= Margaret Cleland =

Margaret Shaw Jackson (née Cleland; died 2011) was a Scottish police officer, awarded the George Medal for saving a father in London in March 1964 from committing suicide with his infant son.

Cleland was born in Twechar, Dunbartonshire, and became a policewoman (WPC) with London's Metropolitan Police Service. In March 1964, when she was 26 years old and only three years into the job, she was called on to try to coax a suicidal Scotsman, Thomas French, from jumping off the roof of a building in Bloomsbury, central London. French, originally from Glasgow, owned a garage in Cambridge, but suffered frequent bouts of depression. He had scaled the 43-foot building and held his 22-month old son Stuart whom he threatened to take with him when he jumped. He refused to speak to any of the policemen attending the scene, so Cleland was called upon in the hope that her female sensitivity and Scots voice would be familiar and calming to French. Firemen held a large circular net on the street-corner below, a large crowd gathered, and the BBC broadcast the drama live on television as Cleland sat on the parapet of the building to try to calm French.
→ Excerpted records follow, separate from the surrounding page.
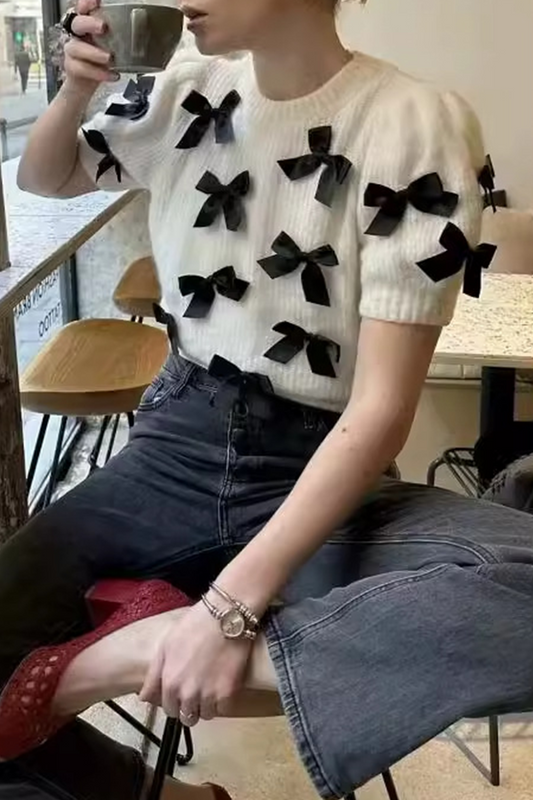 Suéteres casuales de cuello redondo con contraste y patchwork con lazo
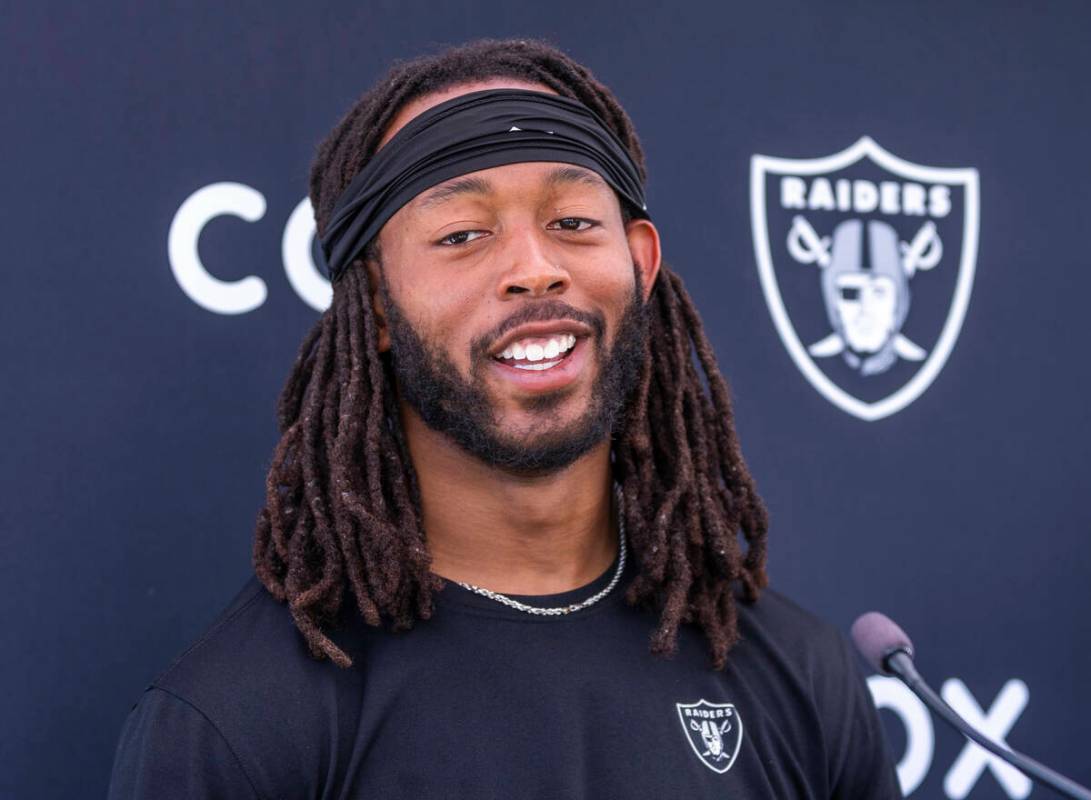 Raiders wide receiver Jakobi Meyers (16) speaks during OTA's at the Intermountain Health Perfor ...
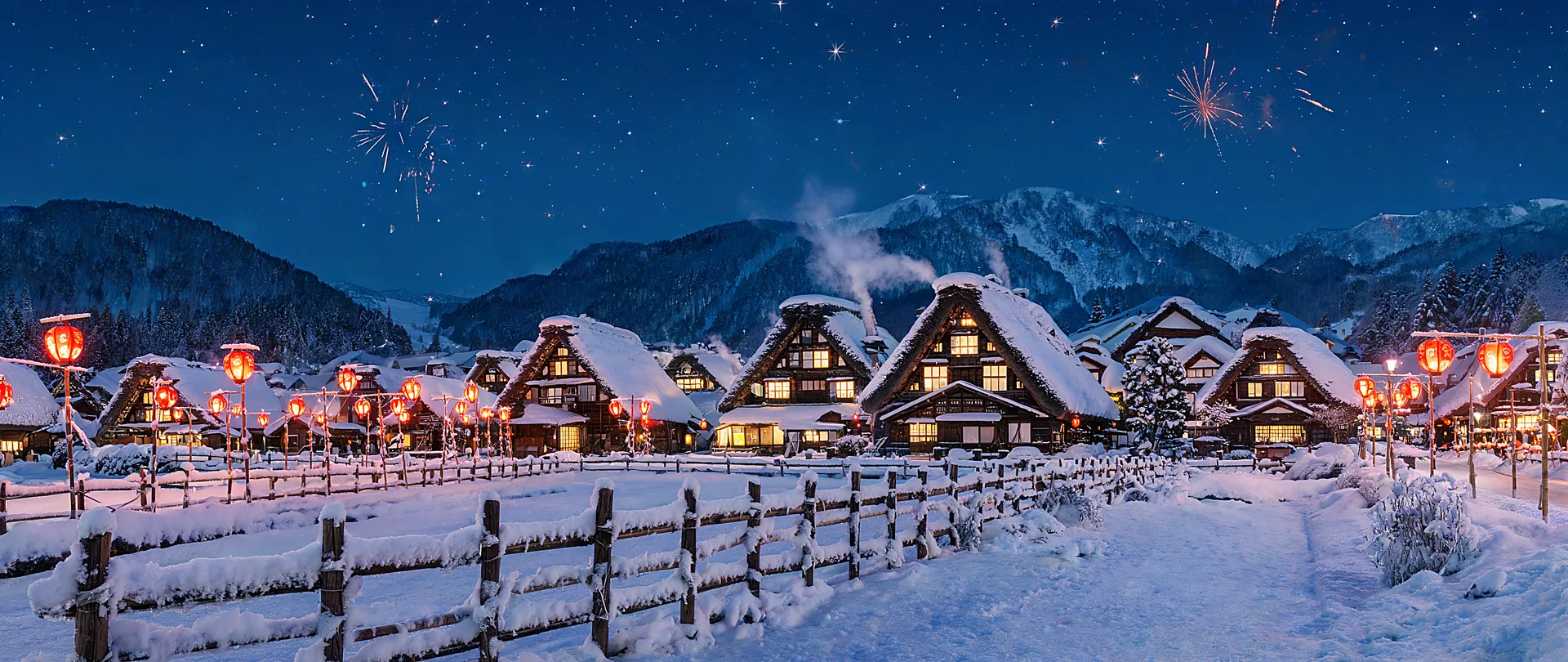 Lanterns on First Snow Night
She slowly inched her way forward towards him, then after over an hour of conversation suddenly lunged forward to grab the baby. French, who did not immediately let go of his son, was pulled forward with the child, and fell onto the sloping roof. Policemen who had been waiting behind Cleland then leaped on French, who did not struggle, and after the baby had been secured, French was led off downstairs to safety. Thomas French returned to Cambridge, and died of cancer in 2007, aged 74. Stuart French only learned of the dramatic incident when he was in his teens, but had not seen the TV footage until 2015, fifty years after the incident, when it was used in a television documentary he watched.

==Awards==
Cleland was awarded the George Medal for her bravery, one of only two Scots policewomen so honoured. She married a fellow policeman, Thomas Jackson, and transferred back to Dunbartonshire. She retired from the police and became a civilian telex operator with the Scottish Criminal Records Office in Glasgow. For the last 18 years of her life she lived in Milton of Campsie. She died from cancer in 2011.

Part of the TV footage of the rescue can be seen online.

The George Medal award citation was published in the Third Supplement (dated 18 August 1964) to the London Gazette of Friday 14 August 1964.